Então o telefone na mesa de M. tocou. Ele pegou o fone.
— Não se mexa. Tem uma coisa muito importante que você devia saber, e eu estou falando sério. Alô?
— Ngh — disse M.. Então disse: — Não. Tem um velho amigo aqui.
M. desligou na cara dele. M. ficou tentando adivinhar o que ele queria.
E de repente o Plano C estava lá, em sua cabeça. Não colocou o fone de volta no gancho. Em vez disso ele disse:
— Ok, Duque. Você passou no teste. Está pronto para entrar no time dos grandes.
— Você ficou louco?
— Não. Não está entendendo? Isto foi um teste. Os Senhores do Inferno precisavam saber se você era digno de confiança antes de lhe darmos o comando da Legiões das Pestes, na Guerra adiante.
M., você está mentindo ou você está louco, ou provavelmente as duas coisas — disse o duque, mas com evidente incerteza. Só por um momento, ele havia alimentado a possibilidade; de que ele estava onde M. o havia colocado. Não seria impossível que o Inferno o estivesse testando. E que M. fosse mais do que parecia. O Duque era paranóico, o que era simplesmente uma reação sensata e bem-ajustada a se viver no Inferno, onde realmente estava todo mundo a fim de te pegar. E onde pode-se achar uma unha em um brigadeiro.
Nisto desliguei o dispositivo e o Duque deu um pulo para trás, surpreso.
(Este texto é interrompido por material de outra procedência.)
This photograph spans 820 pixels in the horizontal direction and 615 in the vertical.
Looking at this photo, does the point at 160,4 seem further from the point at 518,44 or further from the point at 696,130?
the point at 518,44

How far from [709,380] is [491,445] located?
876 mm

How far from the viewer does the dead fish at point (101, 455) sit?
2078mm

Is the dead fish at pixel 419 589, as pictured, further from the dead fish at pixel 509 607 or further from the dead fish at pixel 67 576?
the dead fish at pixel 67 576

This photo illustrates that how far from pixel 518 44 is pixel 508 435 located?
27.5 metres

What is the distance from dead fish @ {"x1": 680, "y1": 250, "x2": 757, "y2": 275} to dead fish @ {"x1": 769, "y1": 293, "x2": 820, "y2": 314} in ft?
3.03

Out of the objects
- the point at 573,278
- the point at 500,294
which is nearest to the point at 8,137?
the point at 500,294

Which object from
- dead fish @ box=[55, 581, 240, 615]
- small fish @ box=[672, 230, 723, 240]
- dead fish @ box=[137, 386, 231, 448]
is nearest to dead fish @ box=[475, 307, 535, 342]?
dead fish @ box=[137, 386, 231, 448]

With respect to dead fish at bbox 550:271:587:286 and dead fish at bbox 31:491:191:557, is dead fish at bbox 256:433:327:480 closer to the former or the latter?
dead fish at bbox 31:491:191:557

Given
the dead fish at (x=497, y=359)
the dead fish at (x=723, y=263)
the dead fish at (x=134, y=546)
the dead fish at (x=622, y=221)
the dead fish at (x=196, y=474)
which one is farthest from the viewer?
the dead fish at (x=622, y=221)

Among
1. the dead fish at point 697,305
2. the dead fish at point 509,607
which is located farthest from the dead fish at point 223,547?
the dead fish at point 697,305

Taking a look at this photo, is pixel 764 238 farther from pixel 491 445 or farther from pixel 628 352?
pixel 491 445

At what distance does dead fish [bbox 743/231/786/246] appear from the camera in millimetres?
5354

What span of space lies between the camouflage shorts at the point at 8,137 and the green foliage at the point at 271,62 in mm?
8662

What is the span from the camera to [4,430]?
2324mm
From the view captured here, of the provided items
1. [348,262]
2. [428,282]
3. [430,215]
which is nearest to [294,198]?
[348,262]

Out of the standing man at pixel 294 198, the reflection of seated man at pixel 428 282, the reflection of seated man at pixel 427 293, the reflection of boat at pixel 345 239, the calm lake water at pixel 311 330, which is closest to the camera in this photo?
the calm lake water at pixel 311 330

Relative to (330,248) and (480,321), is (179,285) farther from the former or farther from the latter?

Como não havia sentido a minha presença? Mas me conhecia..
— Tudo bem, Duque . Nada estava acertado ainda, mas acredite: vindo de mim faremos ad referendum do Conselho das Trevas? Tenho certeza de que eles o convencerão.
O número que M. havia discado deu um clique e começou a tocar.
— Tchau, babaca — disse ao Duque.
E desapareceu.
Numa ínfima fração de segundo, desapareci também, deixando ao Duque o número da secretária da Tábata, para os arranjos finais no pequeno papel no chão em tinta preta.
Eu acabara de pagar a M.
Pelo ensino do cultivo de plantas.
O Duque rosnou, fez o bilhete vir à sua mão com um gesto, e voltou ao carro que não era carro.